(Data entries)
════════════════════

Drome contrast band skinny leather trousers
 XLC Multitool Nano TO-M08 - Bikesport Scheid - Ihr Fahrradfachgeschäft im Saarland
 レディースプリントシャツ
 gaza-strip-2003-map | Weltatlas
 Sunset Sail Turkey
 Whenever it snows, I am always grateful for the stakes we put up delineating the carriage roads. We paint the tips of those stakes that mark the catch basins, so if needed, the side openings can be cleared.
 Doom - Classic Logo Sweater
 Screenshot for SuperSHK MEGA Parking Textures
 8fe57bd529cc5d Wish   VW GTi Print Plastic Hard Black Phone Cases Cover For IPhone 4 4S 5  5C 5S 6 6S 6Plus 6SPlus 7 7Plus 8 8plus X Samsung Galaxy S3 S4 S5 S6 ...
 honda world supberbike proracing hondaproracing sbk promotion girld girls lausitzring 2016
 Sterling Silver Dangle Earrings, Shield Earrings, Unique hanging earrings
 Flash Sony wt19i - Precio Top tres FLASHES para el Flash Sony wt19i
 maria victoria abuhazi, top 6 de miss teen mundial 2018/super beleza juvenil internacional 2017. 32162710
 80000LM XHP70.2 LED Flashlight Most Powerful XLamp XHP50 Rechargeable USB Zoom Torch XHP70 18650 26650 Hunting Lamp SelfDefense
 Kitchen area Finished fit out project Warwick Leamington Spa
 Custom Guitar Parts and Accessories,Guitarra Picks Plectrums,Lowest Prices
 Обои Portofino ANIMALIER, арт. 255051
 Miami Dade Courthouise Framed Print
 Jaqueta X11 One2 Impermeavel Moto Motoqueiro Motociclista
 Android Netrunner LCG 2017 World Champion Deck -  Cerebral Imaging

════════════════════

- PROBLEM DESCRIPTION -
Copy out, word for word, the part of the entries above that begins at the line with "レディースプリントシャツ" and ends at the line with "80000LM XHP70.2 LED", including both.

- RESPONSE AREA -
 レディースプリントシャツ
 gaza-strip-2003-map | Weltatlas
 Sunset Sail Turkey
 Whenever it snows, I am always grateful for the stakes we put up delineating the carriage roads. We paint the tips of those stakes that mark the catch basins, so if needed, the side openings can be cleared.
 Doom - Classic Logo Sweater
 Screenshot for SuperSHK MEGA Parking Textures
 8fe57bd529cc5d Wish   VW GTi Print Plastic Hard Black Phone Cases Cover For IPhone 4 4S 5  5C 5S 6 6S 6Plus 6SPlus 7 7Plus 8 8plus X Samsung Galaxy S3 S4 S5 S6 ...
 honda world supberbike proracing hondaproracing sbk promotion girld girls lausitzring 2016
 Sterling Silver Dangle Earrings, Shield Earrings, Unique hanging earrings
 Flash Sony wt19i - Precio Top tres FLASHES para el Flash Sony wt19i
 maria victoria abuhazi, top 6 de miss teen mundial 2018/super beleza juvenil internacional 2017. 32162710
 80000LM XHP70.2 LED Flashlight Most Powerful XLamp XHP50 Rechargeable USB Zoom Torch XHP70 18650 26650 Hunting Lamp SelfDefense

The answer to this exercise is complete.